Pastor John Piper's online address at the ARPC Equip Conference 2021 in April. Screenshot from the conference. 

For millions around the world, and in Singapore, this past year has been characterised more by sorrow than by joy.

Prominent US evangelical pastor, theologian and founder of DesiringGod.org, John Piper, addressed the seeming contradictions of the experience of joy and sorrow at a two-day, online Equip Conference last month. The conference was organised by Adam Road Presbyterian Church (ARPC). 

Piper had been originally scheduled to speak live in Singapore in mid-March 2020, just as the Covid pandemic was unravelling. 

This year, speaking from his home in Minnesota in the United States, Piper, who wrote the bestseller Desiring God, said it has been “tremendously helpful” to figure out how joy and sorrow can be experienced both sequentially and also simultaneously.
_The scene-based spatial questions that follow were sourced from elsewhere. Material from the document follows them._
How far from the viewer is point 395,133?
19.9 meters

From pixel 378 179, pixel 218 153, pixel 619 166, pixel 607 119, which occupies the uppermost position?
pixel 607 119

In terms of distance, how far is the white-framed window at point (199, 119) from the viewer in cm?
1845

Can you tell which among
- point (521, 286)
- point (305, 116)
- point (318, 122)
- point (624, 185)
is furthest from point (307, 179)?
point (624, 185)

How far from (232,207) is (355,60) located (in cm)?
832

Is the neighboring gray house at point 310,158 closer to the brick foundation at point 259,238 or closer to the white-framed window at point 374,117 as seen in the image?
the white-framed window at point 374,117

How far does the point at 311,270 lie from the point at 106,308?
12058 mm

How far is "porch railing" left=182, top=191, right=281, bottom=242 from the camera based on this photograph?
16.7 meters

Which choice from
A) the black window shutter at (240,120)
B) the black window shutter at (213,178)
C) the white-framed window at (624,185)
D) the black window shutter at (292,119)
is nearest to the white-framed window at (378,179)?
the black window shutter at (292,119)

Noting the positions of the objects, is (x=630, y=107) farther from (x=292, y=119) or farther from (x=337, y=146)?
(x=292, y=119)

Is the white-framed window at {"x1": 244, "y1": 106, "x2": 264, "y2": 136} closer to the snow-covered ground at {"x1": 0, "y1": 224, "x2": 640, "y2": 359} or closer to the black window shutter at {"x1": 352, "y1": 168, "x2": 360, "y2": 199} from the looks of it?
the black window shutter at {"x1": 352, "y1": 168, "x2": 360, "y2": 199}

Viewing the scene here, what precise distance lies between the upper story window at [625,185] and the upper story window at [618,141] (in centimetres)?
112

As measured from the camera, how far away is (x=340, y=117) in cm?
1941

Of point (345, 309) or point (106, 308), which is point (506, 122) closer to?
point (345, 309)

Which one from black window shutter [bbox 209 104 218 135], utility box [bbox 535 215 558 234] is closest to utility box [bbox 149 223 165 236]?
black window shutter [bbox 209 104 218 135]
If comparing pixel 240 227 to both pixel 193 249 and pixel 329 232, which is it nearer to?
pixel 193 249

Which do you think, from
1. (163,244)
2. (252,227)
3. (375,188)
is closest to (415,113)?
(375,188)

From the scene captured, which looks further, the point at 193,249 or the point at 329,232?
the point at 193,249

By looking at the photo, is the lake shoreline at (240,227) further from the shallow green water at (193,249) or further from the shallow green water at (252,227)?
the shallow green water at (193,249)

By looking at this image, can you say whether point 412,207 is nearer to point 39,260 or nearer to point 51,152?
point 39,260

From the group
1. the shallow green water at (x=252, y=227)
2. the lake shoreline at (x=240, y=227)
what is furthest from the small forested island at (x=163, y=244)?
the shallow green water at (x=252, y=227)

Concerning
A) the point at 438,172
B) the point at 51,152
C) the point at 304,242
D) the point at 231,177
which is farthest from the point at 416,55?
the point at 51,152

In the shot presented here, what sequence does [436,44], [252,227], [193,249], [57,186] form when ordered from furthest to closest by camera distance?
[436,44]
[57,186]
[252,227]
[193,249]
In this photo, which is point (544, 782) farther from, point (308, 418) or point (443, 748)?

Some people experience pain as dominant and some people experience pleasure as dominant. But nobody escapes the combination of both, says Pastor John Piper as he talks about joy following sorrow, and joy in the midst of sorrow. Screenshot from ARPC Equip Conference 2021.

Even “in these days and the days to come when all of us will walk through sorrows”, we will be able to taste and “never give up the joy that we have in Jesus”, he said. 

This extract of Piper’s message from Day 1 of the Equip Conference is published by Salt&Light with permission.

One of those natural questions in the world is to ask how joy and sorrow relate to each other and how happiness relates to pain and weeping.

“Natural” because all of us experience both of them, right?

How do joy and sorrow relate to each other? How does happiness relate to pain and weeping?

Sad, painful, disappointing, frustrating, damaging things come into our lives. More or less regularly. Sometimes they’re big, sometimes they’re little.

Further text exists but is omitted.